It’s Not What You Know, It’s Who You Know.

So I’m pretty much at the end of everything now. The Celebration Event is next week (it’s in the House of Lords, which I suspect I won’t get the opportunity to visit again). I’ve just clapped through my graduation ceremony. And now that there’s some time to reflect, I realise how big a part of my life the Alumni Leadership Mentoring Promgramme (ALMP) has been for the past year. I’ve had four meetings with Cilla, yet the Programme has been so much more than that. As Cilla said at the start, the idea of the ALMP is that the mentor only gives a ‘light touch’ to help guide their mentee, with the mentee doing most of the work. Each meeting has been the culmination of a lot of introspection, a lot of thinking, and even a fair bit of doing. For instance, I’ve had a host of meetings or phone conversations with different contacts that Cilla has put me in touch with to get a feel for different industries. Each one was not only very knowledgeable but also incredibly happy to talk to me, and were brilliant at helping me realise what work in each industry might involve and how to get there. I was touched that everyone wanted to keep in touch and help me further via email: from this it feels like I’m not only getting one mentor out of the scheme, but a whole set of them, with each one ready to help me in their own specialised way.

Each meeting has been instrumental to helping me decide what I want to do. For instance, I got the chance to visit the offices of a national newspaper and talk about journalism, and from that realised that the industry wasn’t quite suited to me – while very glamourous (and full of some very driven people), journalism is most often a highly collaborative effort, where an individual’s own creative input is only a small part of the process of getting an article published. Talking with Cilla had made me realise that I like a large measure of creative control over my own work (writers naturally being egomaniacs, of course), and this style of working didn’t fit my overall aims. What has been incredibly useful after all these meetings is the chance to debrief with Cilla, to talk through my thoughts and feelings and explore why I felt a certain way – for example, why did I find the ‘people’ focus of HR work attractive? This helped me build my own self-awareness, which in turn meant I was better able to decide where I wanted to focus my career efforts.

Even if these meetings hadn’t been so helpful, they were worth it simply for some of the experiences I’ve been lucky enough to have. I got the opportunity to go for lunch with Cilla’s Head of HR, an absolutely lovely woman called Kelly, and the experience of being out with some ‘London Professionals’ was just really fun and cemented my realisation that to be successful does not mean you can’t be compassionate and down-to-earth (we even talked about some exciting London related topics such as the housing market). Similarly, I managed to get a whole hour long phone call with Kathryn Parsons, head of a well known tech company called Decoded who is famous for her inspirational talks about Computer Science. Talking to her injected me with new passion for the subject, making me look at it in ways that I never had before.

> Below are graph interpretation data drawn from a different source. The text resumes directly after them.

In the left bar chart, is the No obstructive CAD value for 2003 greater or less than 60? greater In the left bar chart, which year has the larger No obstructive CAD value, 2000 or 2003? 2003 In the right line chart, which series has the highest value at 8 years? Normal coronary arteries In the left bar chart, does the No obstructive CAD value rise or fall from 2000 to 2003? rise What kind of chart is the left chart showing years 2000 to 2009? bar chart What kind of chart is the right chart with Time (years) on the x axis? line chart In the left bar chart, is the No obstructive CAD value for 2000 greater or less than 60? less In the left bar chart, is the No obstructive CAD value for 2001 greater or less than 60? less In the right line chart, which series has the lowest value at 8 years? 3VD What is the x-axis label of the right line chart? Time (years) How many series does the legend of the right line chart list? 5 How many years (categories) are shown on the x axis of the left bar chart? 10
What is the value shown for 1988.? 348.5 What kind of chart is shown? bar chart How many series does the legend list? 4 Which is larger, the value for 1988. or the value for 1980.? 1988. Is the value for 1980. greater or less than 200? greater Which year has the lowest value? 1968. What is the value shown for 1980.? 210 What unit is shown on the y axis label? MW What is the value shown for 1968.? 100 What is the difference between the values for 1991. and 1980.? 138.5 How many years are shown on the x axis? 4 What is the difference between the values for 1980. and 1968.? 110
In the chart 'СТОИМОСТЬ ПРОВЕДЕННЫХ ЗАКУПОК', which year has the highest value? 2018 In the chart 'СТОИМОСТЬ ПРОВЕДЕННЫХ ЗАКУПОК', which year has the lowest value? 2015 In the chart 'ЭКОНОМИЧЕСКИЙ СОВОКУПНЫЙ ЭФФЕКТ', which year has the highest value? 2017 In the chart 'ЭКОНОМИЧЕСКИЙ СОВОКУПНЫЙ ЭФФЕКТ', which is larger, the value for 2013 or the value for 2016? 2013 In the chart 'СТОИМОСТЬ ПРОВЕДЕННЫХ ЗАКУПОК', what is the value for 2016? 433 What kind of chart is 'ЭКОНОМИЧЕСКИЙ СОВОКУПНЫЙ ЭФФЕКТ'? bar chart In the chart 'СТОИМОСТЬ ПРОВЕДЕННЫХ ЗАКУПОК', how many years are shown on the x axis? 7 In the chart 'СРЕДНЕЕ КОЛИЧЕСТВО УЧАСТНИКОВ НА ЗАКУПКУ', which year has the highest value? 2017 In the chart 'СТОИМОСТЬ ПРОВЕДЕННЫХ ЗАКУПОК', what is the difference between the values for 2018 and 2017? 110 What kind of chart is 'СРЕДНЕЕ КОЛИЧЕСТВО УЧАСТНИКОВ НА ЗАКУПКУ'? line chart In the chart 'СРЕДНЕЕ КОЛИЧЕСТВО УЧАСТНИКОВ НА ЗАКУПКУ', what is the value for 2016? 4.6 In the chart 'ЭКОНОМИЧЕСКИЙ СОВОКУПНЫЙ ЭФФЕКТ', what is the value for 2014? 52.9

All these talks helped me come to a decision about my future. In my second meeting with Cilla I had around ten potential ‘careers’ I was considering. In our last one, I had narrowed it down to two – either to go into the non-profit sector, hopefully by getting a graduate internship at Birmingham Children’s Hospital, or to take an MSc in Advanced Computer Science in Birmingham. After a long talk, which took in everything from my own skill set to potential salaries to what my family thought, we finally settled on going into the non-profit sector – and I think the telling thing about the decision was that it did feel like we made it. I needed Cilla’s help to talk through everything, yet she didn’t just tell me what to do – as always, she took everything into account, respecting my opinions or natural instincts but also challenging them. I’m now happy to say I got the job at the Children’s Hospital, and what’s more feel like it’s the right step for me in general – for the first time in four years I finally know what I want to do in the year after I graduate. The ALMP has given me this certainty, and I don’t think its value can be overstated. However, it’s also made me realise that it’s okay to change my mind –that deciding what you want to do is a constantly developing process. Cilla’s help and guidance has been the bedrock from which I gotten all this knowledge from. I can’t thank her enough, and whoever gets to be her mentee next year is very lucky indeed.